Geçenlerde arşive bakarken buldum bu yazıyı. Rolling Stone'daki Pop Dünya isimli köşemde yayınlanan bir şey. Düşüncelerim değişmemiş hiç. Hala aha böyle yandaki gibi mutsuz ve tedirginim!
Mp3’ü sevmiyorum. Çünkü ses kalitesi berbat.
Mp3’ü sevmiyorum çünkü bu berbat ses kalitesiyle en sevdiğim şarkılar birer cep telefonu melodisine dönüşüyor. Onları bir daha eskisi gibi algılayamıyorum.
Mp3’ü sevmiyorum çünkü eski şarkıların çoğu dijital platformda yok. Sevdiğim bazı şarkılar sadece plaklarda var.
Mp3’ü sevmiyorum çünkü Türkiye’de yasal download sitelerinde aradığım hiçbir şey yok. Doğru dürüst albüm de ithal edilmiyor. Zorla Karayip Korsanı olduk. Milletçe indiragandi…
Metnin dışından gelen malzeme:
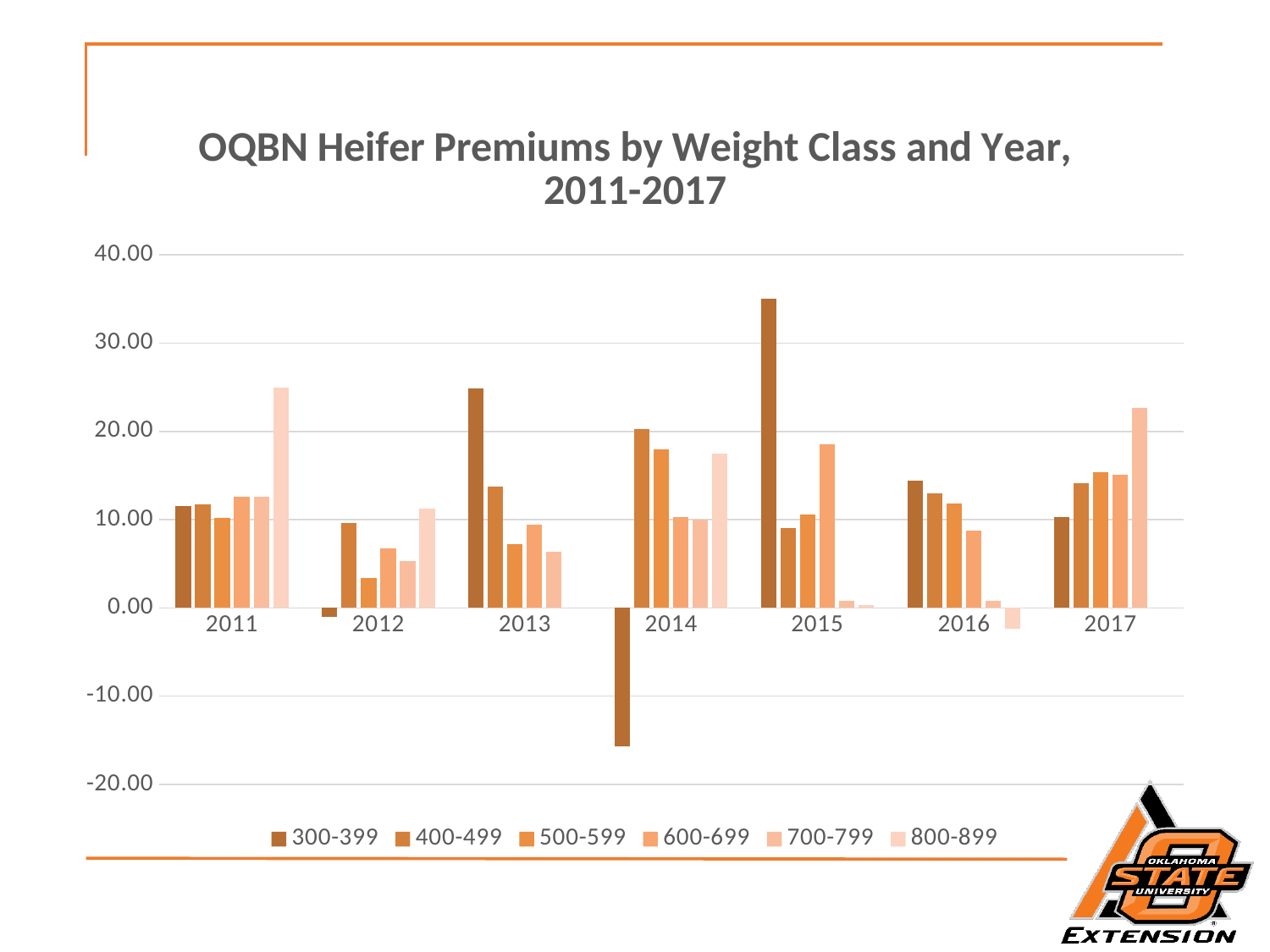
In 2011, which is larger: the 800-899 bar or the 300-399 bar? 800-899 In 2013, which is larger: the 300-399 bar or the 400-499 bar? 300-399 Is the value for 800-899 in 2011 greater or less than 20.00? greater Is the value for 300-399 in 2014 greater or less than -10.00? less In which year is the 300-399 bar the highest? 2015 Is the value for 300-399 in 2015 greater or less than 30.00? greater Which weight class has the highest bar in 2017? 700-799 How many years are shown along the x axis? 7 How many series does the legend list? 6 In which year is the 300-399 bar the lowest? 2014 What kind of chart is shown on the slide? bar chart What is the title of the chart? OQBN Heifer Premiums by Weight Class and Year, 2011-2017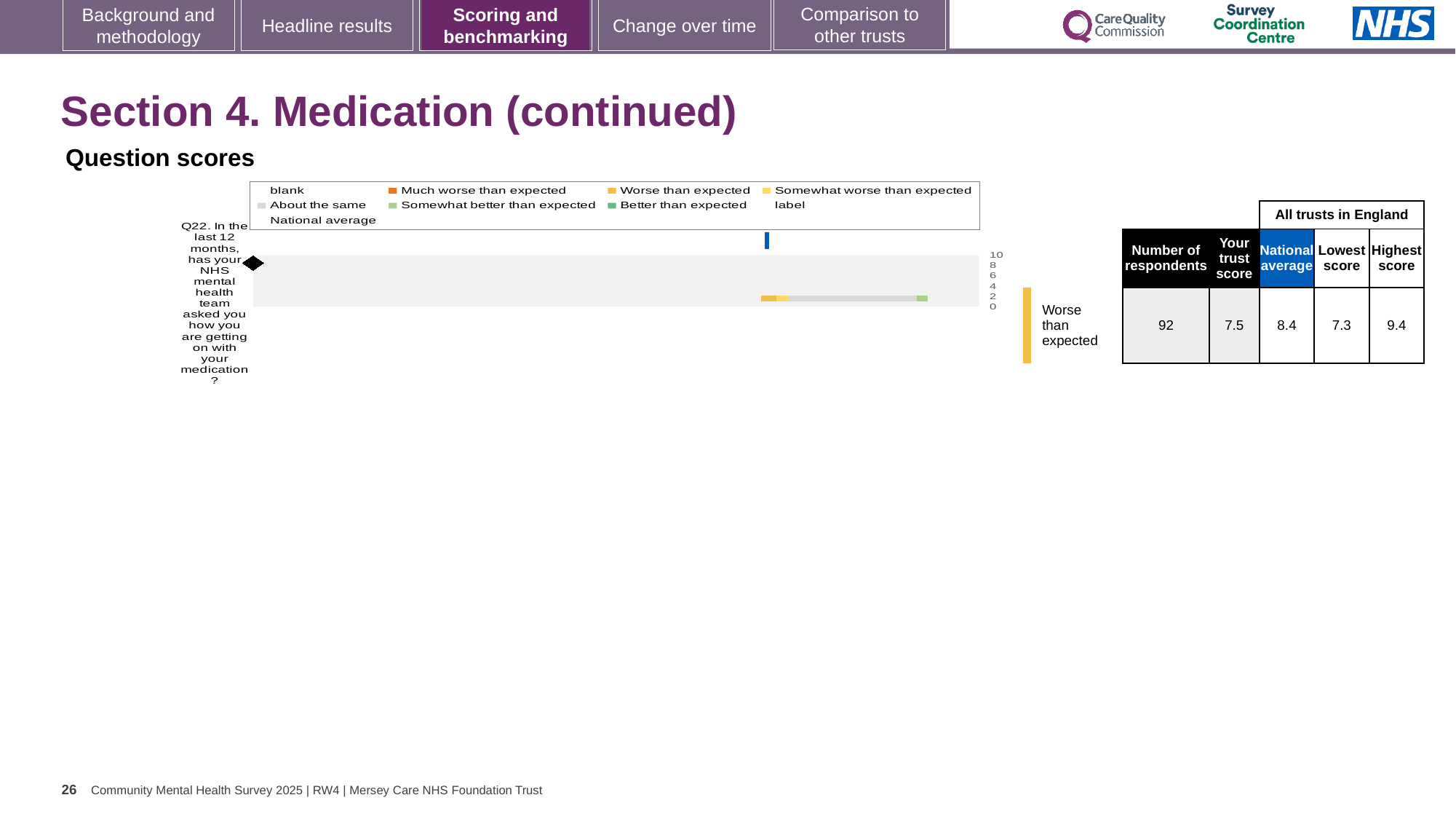
How many respondents answered Q22? 92 What is the highest score across all trusts in England for Q22? 9.4 What is the lowest score across all trusts in England for Q22? 7.3 What is the trust score for Q22 shown in the table next to the chart? 7.5 How many questions are plotted on the chart? 1 What is the national average for Q22 shown in the table next to the chart? 8.4 What is the highest value shown on the chart's score axis? 10 Which question is plotted on the chart? Q22. In the last 12 months, has your NHS mental health team asked you how you are getting on with your medication? What benchmark category label is shown to the right of the chart for Q22? Worse than expected What kind of chart is used to show the question score for Q22? bar chart Which is larger for Q22, the trust score or the national average? national average What is the difference between the national average and the trust score for Q22? 0.9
Mp3’ü sevmiyorum çünkü mp3 player’ımı sevmiyorum. Bir adet iPod’um var ve bu alet hem müzik, hem teknoloji katili. Üstelik metres gibi para yiyor. En ufak fonksiyonu yerine getirmek için internetten bir şeyler indirmem gerekiyor. Ve tabii parasını ödemem. Her sabah bugün acaba Steve Jobs bana ne sokuşturacak diye uyanıyorum. “Video izleyecektim,” o halde 35 dolar ver şu programı indir. “Yeni sürüm şeysi vardı,” bir 35 dolar daha ver. Sürekli bitmeyen istekler, yüklenmesi gereken programlar. Mağdurum.
Mp3 Player’ımı sevmiyorum çünkü zırt pırt girişi bozuluyor. Kulaklık girişi aldığım haftadan itibaren arızalı olduğundan tek kulaklıktan ses veriyor. Bu aleti çoğu zaman Boğaz Köprüsü’nden aşağı atmak istiyorum.
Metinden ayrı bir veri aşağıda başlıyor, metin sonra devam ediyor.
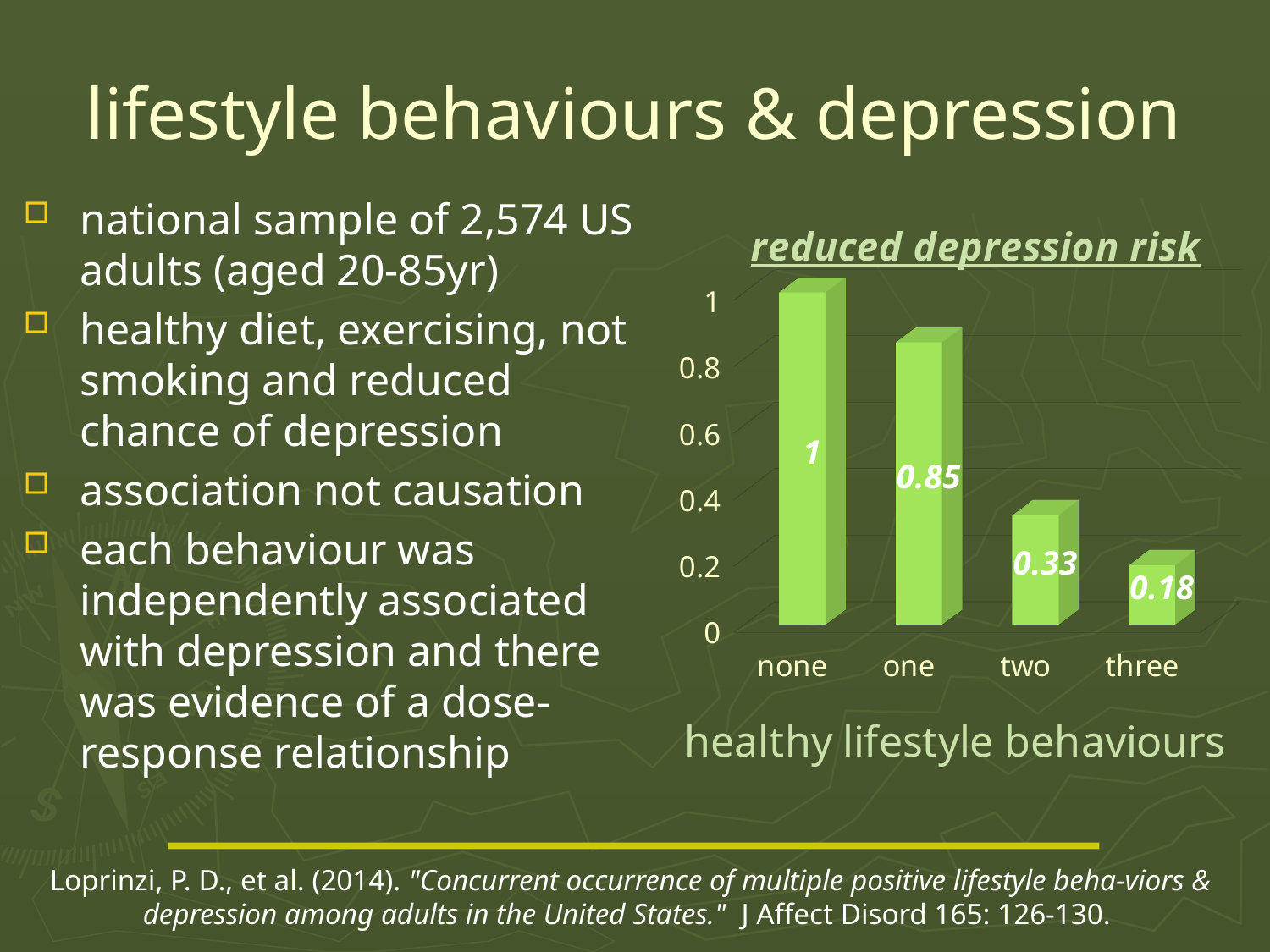
What is the value for "three" healthy lifestyle behaviours? 0.18 What is the value for "two" healthy lifestyle behaviours? 0.33 What is the difference between the values for "one" and "two"? 0.52 Which is larger, the value for "two" or the value for "three"? two What is the title of the chart? reduced depression risk Do the values rise or fall from "none" to "three" along the x axis? fall Which category has the highest value? none What kind of chart is shown on the slide? bar chart Which category has the lowest value? three How many categories are shown on the x axis? 4 What is the value for "one" healthy lifestyle behaviour? 0.85 What is the value for "none" healthy lifestyle behaviours? 1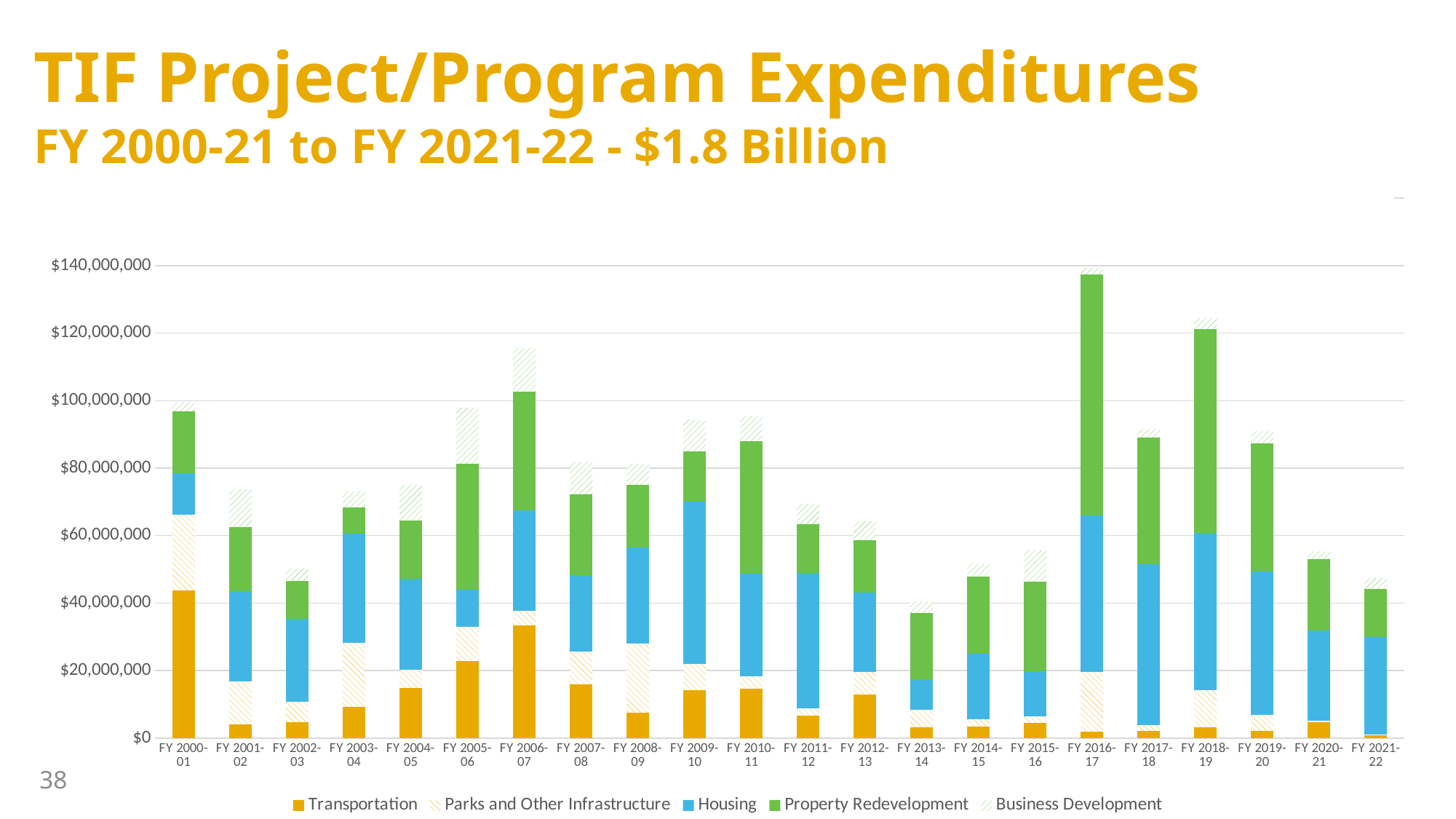
Which fiscal year has the highest total expenditure bar? FY 2016-17 Is the total bar for FY 2002-03 greater or less than $60,000,000? less Which has the taller total bar, FY 2016-17 or FY 2018-19? FY 2016-17 What kind of chart is shown on the slide? Stacked bar chart Is the total bar for FY 2006-07 greater or less than $100,000,000? greater Which fiscal year has the lowest total expenditure bar? FY 2013-14 How many series does the chart's legend list? 5 Which fiscal year has the largest Transportation segment, FY 2000-01 or FY 2006-07? FY 2000-01 Is the total bar for FY 2016-17 greater or less than $120,000,000? greater How many fiscal years are shown on the x axis of the chart? 22 Do the total bars rise or fall from FY 2018-19 to FY 2021-22? fall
Mp3 Player’ıma ayrıca kılım, çünkü satamıyorum, elimde patladı. Berbat bir şey olduğunu düşündüğümden onu pazarlamayı beceremiyorum. “Çok güzel bak 30 giga, çok da kullanışlı” diyemiyorum. Çünkü yalan. Her dakika yeni bir özellikle yeni bir modeli çıkıyor ve aldığım şey ikinci gün teknolojik çöp haline geliyor.
***
Bana geri kafalı diyebilirsiniz. Ama geçen gün evde plak dinlerken gerçek sesler duymanın hazzını yaşadım. Dinlediğim müziğin türü, şarkıyı kimin söylediği falan bir anda önemini yitirdi. Geriye salonu dolduran harika sesler kaldı. Mp3 tost. Birbirinin üzerine bastırılmamış, preslenmiş yutmaya hazır bir lokma. Plak ya da CD’de ise malzemeyi masaya rahat rahat yayıp, hepsinin kokusunu ve tadını ayrı ayrı hissedebilirsiniz. Evet cebinizde taşıyamazsınız ama her şeyin bedeli var. Evet demokrasi var, evet evde bilgisayarı olan herkes müzik yapabiliyor ve evet bu insanları rahatlatıyor olabilir. Ama hiçbir şey karşılıksız değil. Müzikal özgürleşmenin ağır da bir bedeli var. Zihnimiz çöplüğe döndü. Evet keşfetmek harika. Ve evet Sibirya’daki bir indie-folk grubunu bile MyPace’ten bulup dinleyebiliyoruz. Ama iyi bir şarkı dinleyebilmek için 1000 adet berbat şey dinlemek de saç baş yolduruyor. Albüm bir romansa, şarkı onun bir bölümüdür. Mp3 formatında ise biraraya geldiklerinde karmakarışık anlaşılmaz, karga burgu bir tomar nota dönüşüyorlar. Ve ben bu karışıklıktan biraz sıkılmaya başladım galiba…
Efendim? Evet bana eski kafalı diyebilirsiniz. Çünkü buna değer.